Re: Make COPY format extendable: Extract COPY TO format implementations

From: Masahiko Sawada <sawada(dot)mshk(at)gmail(dot)com>
To: Michael Paquier <michael(at)paquier(dot)xyz>
Cc: Junwang Zhao <zhjwpku(at)gmail(dot)com>, Andrew Dunstan <andrew(at)dunslane(dot)net>, Sutou Kouhei <kou(at)clear-code(dot)com>, nathandbossart(at)gmail(dot)com, pgsql-hackers(at)postgresql(dot)org
Subject: Re: Make COPY format extendable: Extract COPY TO format implementations
Date: 2023-12-08 06:42:06
Message-ID: CAD21AoDkoGL6yJ_HjNOg9cU=aAdW8uQ3rSQOeRS0SX85LPPNwQ@mail.gmail.com
Views: Raw Message | Whole Thread | Download mbox | Resend email
Thread:
Lists: pgsql-hackers

On Fri, Dec 8, 2023 at 2:17 PM Michael Paquier <michael(at)paquier(dot)xyz> wrote:
>
> On Fri, Dec 08, 2023 at 10:32:27AM +0800, Junwang Zhao wrote:
> > I can see FDW related utility commands but no TABLESAMPLE related,
> > and there is a pg_foreign_data_wrapper system catalog which has
> > a *fdwhandler* field.

(Spatial relationship records)
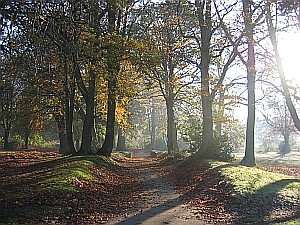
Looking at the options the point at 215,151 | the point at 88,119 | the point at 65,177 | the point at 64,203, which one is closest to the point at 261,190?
the point at 64,203

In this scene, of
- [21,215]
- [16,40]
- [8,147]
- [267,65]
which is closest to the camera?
[21,215]

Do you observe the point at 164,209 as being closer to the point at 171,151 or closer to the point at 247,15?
the point at 247,15

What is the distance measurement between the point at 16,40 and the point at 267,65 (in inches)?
518

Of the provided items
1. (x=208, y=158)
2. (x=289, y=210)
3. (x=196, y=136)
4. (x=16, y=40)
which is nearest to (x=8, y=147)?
(x=196, y=136)

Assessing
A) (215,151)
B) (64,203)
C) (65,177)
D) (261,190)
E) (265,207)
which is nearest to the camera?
(265,207)

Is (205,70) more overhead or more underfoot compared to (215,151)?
more overhead

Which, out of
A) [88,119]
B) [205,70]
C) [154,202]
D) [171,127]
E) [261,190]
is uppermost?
[205,70]

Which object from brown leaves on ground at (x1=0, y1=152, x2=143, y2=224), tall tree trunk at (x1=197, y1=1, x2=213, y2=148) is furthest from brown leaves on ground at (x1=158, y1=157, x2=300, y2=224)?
tall tree trunk at (x1=197, y1=1, x2=213, y2=148)

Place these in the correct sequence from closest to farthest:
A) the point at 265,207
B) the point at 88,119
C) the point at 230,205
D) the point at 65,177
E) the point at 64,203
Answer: the point at 265,207 < the point at 64,203 < the point at 230,205 < the point at 65,177 < the point at 88,119

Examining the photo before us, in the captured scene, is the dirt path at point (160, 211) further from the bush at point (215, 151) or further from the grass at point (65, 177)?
the bush at point (215, 151)

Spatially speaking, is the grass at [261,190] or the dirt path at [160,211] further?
the grass at [261,190]

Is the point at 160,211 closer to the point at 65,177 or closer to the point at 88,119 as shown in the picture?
the point at 65,177

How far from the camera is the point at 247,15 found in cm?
1587

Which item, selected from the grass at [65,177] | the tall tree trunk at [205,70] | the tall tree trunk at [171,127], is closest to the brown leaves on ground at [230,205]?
the grass at [65,177]
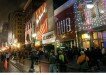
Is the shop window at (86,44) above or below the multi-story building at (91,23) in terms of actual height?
below

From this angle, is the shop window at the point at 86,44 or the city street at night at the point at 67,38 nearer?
the city street at night at the point at 67,38

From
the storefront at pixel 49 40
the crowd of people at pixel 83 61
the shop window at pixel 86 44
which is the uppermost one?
the storefront at pixel 49 40

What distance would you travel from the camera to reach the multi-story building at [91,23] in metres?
18.3

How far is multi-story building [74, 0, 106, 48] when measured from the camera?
1831 centimetres

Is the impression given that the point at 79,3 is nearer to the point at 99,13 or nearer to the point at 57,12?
the point at 99,13

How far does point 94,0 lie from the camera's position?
19531 mm

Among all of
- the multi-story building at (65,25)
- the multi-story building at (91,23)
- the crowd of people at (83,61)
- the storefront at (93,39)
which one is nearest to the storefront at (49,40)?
the multi-story building at (65,25)

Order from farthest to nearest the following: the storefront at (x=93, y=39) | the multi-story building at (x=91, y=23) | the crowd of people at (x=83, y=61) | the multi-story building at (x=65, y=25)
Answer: the multi-story building at (x=65, y=25), the multi-story building at (x=91, y=23), the storefront at (x=93, y=39), the crowd of people at (x=83, y=61)

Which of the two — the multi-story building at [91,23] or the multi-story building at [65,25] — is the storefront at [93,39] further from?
the multi-story building at [65,25]

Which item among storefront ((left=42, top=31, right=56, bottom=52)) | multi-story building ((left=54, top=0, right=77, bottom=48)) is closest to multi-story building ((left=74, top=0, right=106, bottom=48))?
multi-story building ((left=54, top=0, right=77, bottom=48))

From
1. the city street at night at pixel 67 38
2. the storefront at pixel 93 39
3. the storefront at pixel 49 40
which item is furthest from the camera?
the storefront at pixel 49 40

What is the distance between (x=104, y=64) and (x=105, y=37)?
9.11 ft

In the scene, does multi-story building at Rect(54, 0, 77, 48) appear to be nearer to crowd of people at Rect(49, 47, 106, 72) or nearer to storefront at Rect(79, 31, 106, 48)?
storefront at Rect(79, 31, 106, 48)

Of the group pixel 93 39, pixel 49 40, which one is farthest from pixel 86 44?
pixel 49 40
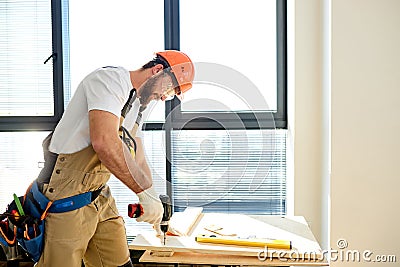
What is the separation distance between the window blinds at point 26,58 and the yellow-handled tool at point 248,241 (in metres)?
1.65

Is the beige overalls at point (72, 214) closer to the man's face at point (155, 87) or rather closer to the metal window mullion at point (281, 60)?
the man's face at point (155, 87)

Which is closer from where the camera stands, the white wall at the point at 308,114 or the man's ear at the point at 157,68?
the man's ear at the point at 157,68

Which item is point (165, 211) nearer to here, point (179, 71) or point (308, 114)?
point (179, 71)

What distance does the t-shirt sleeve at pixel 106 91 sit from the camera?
203cm

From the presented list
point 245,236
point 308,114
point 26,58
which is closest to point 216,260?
point 245,236

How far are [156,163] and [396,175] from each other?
3.76 feet

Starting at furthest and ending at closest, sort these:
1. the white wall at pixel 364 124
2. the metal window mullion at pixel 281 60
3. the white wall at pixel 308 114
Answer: the metal window mullion at pixel 281 60
the white wall at pixel 308 114
the white wall at pixel 364 124

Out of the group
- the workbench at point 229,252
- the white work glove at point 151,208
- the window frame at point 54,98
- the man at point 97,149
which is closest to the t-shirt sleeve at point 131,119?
the man at point 97,149

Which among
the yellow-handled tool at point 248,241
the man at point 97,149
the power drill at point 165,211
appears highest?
the man at point 97,149

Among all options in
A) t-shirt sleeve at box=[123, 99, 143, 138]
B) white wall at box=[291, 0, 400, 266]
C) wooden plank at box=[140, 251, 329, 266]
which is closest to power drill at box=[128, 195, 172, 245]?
wooden plank at box=[140, 251, 329, 266]

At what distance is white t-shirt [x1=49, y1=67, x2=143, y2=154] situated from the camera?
6.77 ft

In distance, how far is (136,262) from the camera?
322 cm

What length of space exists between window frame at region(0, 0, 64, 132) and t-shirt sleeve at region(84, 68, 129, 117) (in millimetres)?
1215

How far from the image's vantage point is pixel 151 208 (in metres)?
2.12
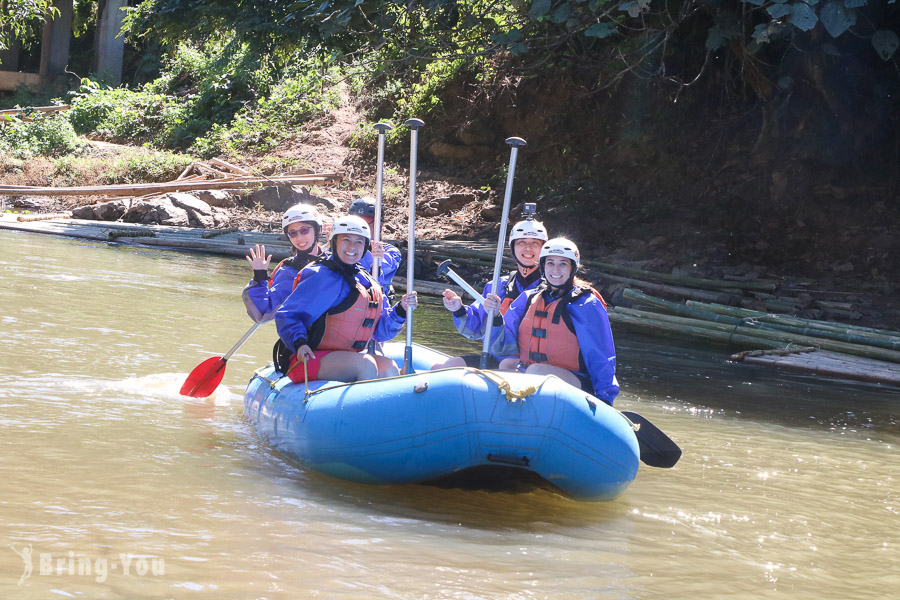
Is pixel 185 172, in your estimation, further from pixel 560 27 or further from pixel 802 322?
pixel 802 322

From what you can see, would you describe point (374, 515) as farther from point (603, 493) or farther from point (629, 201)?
point (629, 201)

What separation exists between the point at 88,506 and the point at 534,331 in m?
2.23

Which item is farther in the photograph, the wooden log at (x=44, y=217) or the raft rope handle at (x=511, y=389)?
the wooden log at (x=44, y=217)

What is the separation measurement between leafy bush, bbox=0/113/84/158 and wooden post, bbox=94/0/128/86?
467cm

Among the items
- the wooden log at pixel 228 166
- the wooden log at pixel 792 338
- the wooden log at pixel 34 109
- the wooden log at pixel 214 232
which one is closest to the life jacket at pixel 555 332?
the wooden log at pixel 792 338

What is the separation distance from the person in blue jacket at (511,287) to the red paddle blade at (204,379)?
1.34 m

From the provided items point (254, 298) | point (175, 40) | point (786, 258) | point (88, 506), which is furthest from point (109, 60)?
point (88, 506)

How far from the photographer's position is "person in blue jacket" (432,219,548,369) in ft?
16.8

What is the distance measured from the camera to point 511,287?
5598 millimetres

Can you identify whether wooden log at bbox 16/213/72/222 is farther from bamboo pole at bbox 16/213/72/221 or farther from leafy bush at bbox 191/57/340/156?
leafy bush at bbox 191/57/340/156

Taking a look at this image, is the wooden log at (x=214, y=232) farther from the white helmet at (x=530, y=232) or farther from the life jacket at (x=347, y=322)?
the life jacket at (x=347, y=322)

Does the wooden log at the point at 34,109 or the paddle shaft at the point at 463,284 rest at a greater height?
the wooden log at the point at 34,109

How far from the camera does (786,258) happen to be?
12758 mm

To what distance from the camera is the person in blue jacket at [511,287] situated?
513cm
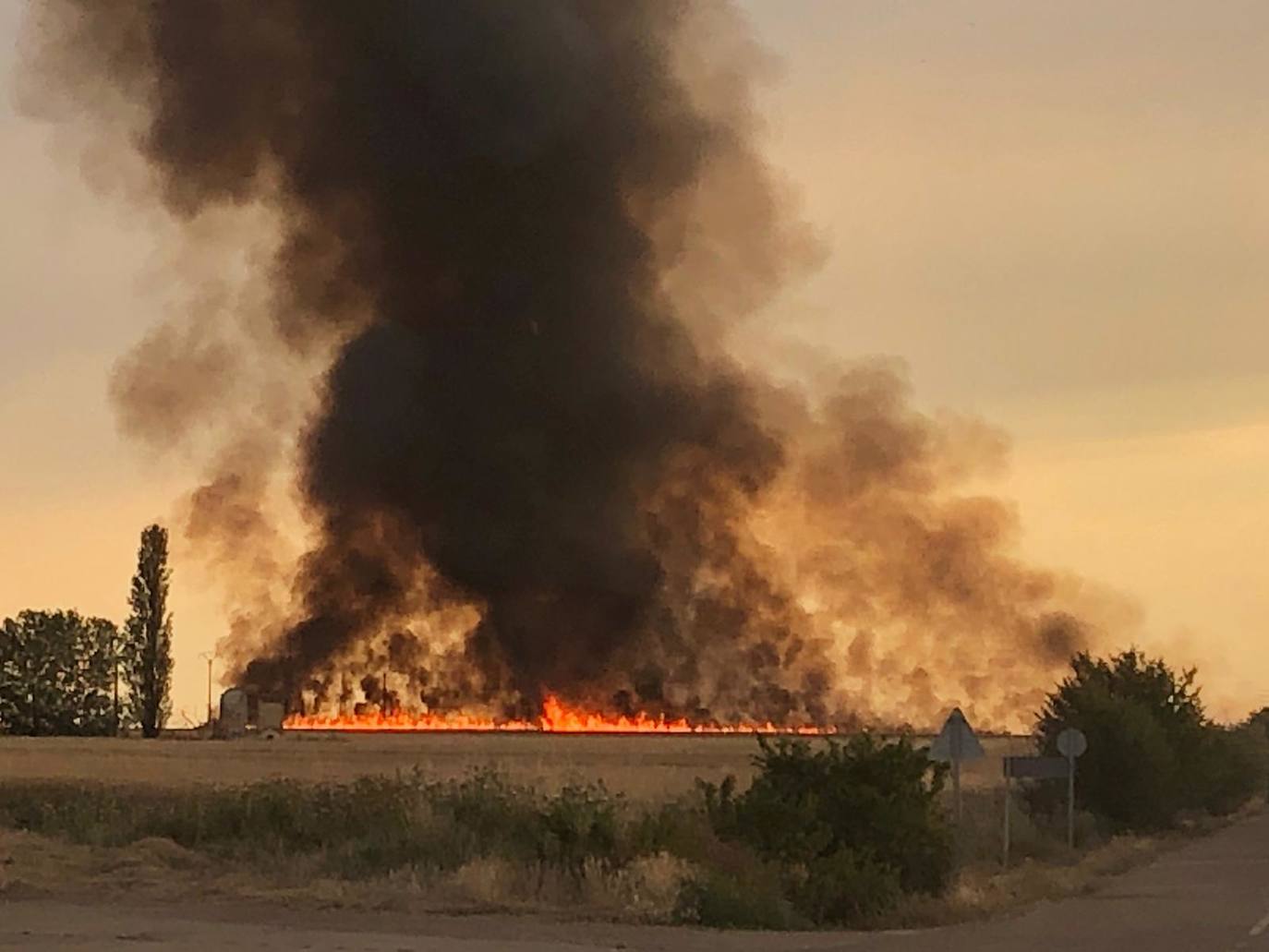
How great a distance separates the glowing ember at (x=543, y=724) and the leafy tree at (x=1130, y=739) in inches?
788

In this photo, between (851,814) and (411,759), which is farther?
(411,759)

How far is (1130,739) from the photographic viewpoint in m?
36.6

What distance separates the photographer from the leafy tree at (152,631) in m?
68.6

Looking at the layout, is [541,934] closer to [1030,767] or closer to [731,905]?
[731,905]

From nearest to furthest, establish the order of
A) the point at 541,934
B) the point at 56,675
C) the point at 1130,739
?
the point at 541,934
the point at 1130,739
the point at 56,675

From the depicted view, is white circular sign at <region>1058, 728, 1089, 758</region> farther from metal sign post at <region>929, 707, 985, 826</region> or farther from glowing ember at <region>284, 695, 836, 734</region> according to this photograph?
glowing ember at <region>284, 695, 836, 734</region>

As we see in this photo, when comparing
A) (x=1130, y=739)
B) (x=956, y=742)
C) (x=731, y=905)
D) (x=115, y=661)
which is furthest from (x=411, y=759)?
(x=115, y=661)

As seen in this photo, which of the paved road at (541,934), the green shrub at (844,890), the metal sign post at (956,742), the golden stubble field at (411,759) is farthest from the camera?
the golden stubble field at (411,759)

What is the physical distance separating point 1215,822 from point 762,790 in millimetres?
27503

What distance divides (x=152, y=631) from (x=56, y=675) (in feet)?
33.2

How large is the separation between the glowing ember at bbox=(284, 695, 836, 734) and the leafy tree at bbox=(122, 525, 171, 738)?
7167 millimetres

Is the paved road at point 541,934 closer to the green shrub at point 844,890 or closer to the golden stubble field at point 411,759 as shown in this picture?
the green shrub at point 844,890

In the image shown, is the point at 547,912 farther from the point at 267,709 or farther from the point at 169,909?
the point at 267,709

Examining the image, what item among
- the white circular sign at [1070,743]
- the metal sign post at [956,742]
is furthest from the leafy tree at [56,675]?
the metal sign post at [956,742]
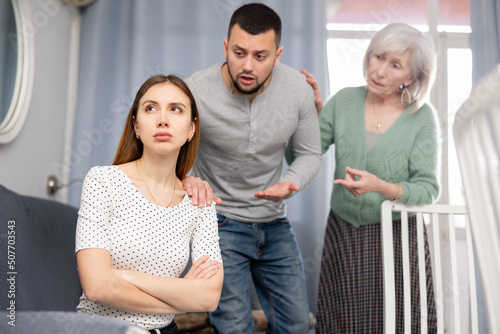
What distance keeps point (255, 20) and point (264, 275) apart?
2.95 feet

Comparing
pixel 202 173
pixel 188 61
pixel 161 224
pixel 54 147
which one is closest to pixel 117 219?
pixel 161 224

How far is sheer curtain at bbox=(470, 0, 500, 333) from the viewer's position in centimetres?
280

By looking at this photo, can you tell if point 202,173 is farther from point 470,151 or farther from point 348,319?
point 470,151

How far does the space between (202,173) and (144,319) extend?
713 millimetres

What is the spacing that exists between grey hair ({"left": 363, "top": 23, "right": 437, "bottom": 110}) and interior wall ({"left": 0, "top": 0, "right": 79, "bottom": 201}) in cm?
150

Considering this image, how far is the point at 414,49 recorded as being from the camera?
6.06ft

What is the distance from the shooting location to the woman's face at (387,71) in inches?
72.3

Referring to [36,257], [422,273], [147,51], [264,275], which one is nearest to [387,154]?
[422,273]

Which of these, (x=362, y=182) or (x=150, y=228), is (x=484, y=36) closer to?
(x=362, y=182)

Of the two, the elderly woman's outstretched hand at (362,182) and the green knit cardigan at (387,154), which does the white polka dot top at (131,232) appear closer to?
the elderly woman's outstretched hand at (362,182)

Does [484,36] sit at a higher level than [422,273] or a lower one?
higher

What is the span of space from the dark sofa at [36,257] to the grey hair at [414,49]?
1335mm

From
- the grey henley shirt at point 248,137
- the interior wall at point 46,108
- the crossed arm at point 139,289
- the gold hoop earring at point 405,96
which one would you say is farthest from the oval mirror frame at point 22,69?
the gold hoop earring at point 405,96

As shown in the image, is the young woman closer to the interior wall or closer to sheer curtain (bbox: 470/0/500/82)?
the interior wall
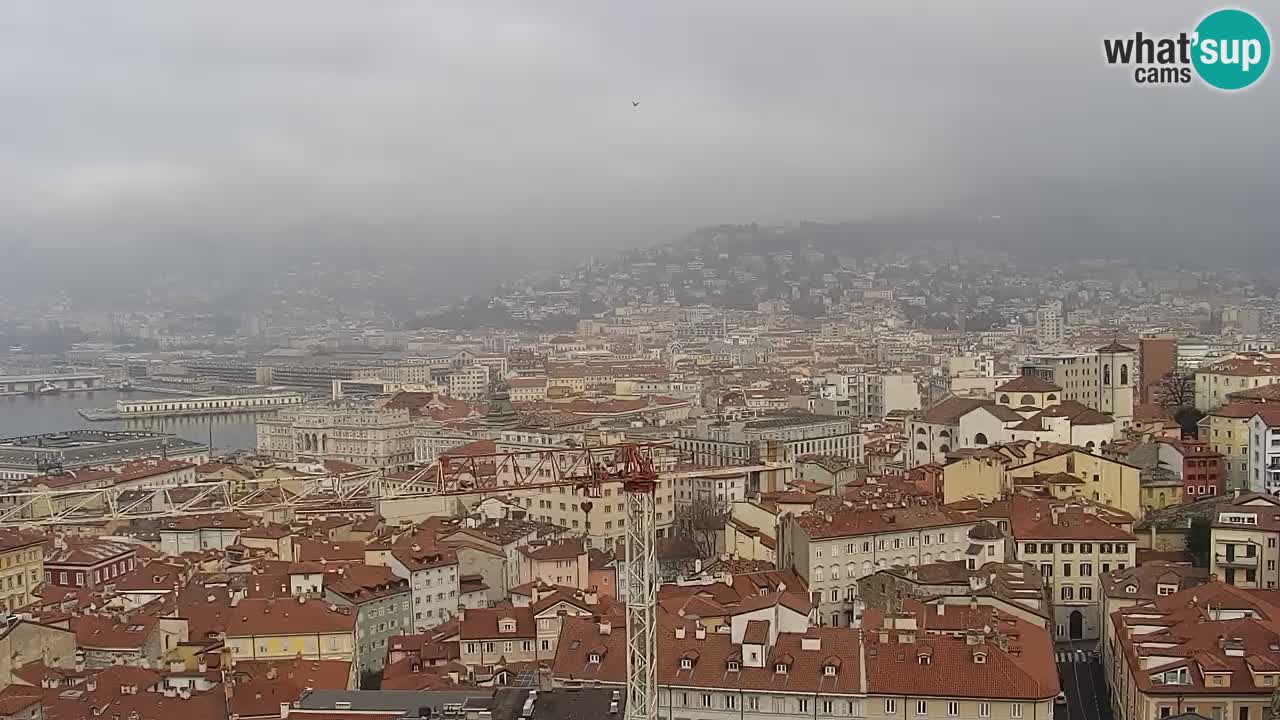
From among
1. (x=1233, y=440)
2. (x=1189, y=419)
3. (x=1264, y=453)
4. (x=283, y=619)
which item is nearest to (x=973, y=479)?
(x=1264, y=453)

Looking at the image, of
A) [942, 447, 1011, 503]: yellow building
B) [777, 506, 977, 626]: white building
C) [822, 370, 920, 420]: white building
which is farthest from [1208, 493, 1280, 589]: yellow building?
[822, 370, 920, 420]: white building

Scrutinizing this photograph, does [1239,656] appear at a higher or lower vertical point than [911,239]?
lower

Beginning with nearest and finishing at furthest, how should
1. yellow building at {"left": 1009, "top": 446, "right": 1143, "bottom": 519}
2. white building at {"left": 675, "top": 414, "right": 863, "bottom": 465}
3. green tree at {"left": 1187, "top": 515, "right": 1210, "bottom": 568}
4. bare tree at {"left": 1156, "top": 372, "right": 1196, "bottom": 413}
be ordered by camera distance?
green tree at {"left": 1187, "top": 515, "right": 1210, "bottom": 568}
yellow building at {"left": 1009, "top": 446, "right": 1143, "bottom": 519}
bare tree at {"left": 1156, "top": 372, "right": 1196, "bottom": 413}
white building at {"left": 675, "top": 414, "right": 863, "bottom": 465}

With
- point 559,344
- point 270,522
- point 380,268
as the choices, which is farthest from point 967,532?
point 380,268

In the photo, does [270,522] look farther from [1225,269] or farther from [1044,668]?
[1225,269]

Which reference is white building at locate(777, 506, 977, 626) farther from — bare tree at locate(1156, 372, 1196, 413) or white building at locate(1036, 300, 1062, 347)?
white building at locate(1036, 300, 1062, 347)

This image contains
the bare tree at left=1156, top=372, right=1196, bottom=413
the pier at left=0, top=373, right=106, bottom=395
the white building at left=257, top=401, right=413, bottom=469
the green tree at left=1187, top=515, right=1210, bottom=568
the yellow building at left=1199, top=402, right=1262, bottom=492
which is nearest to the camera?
the green tree at left=1187, top=515, right=1210, bottom=568

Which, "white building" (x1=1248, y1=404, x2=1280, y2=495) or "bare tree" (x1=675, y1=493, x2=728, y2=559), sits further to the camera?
"bare tree" (x1=675, y1=493, x2=728, y2=559)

> **PROBLEMS AND TASKS**
1) Write out the part of the COPY format message that starts with "On Fri, Dec 8, 2023" and goes on through "a *fdwhandler* field.", word for word.
2) Pull out every line of the records that contains the string "blue", matching case exactly, and list those lines.

> **EXPECTED RESPONSES**
1)
On Fri, Dec 8, 2023 at 2:17 PM Michael Paquier <michael(at)paquier(dot)xyz> wrote:
>
> On Fri, Dec 08, 2023 at 10:32:27AM +0800, Junwang Zhao wrote:
> > I can see FDW related utility commands but no TABLESAMPLE related,
> > and there is a pg_foreign_data_wrapper system catalog which has
> > a *fdwhandler* field.

2)
What is the separation distance from the person in blue jacket at (511,287) to the red paddle blade at (204,379)?
How far from the photographer's position is "person in blue jacket" (432,219,548,369) in ft?
To what distance from the camera is the person in blue jacket at [511,287] situated?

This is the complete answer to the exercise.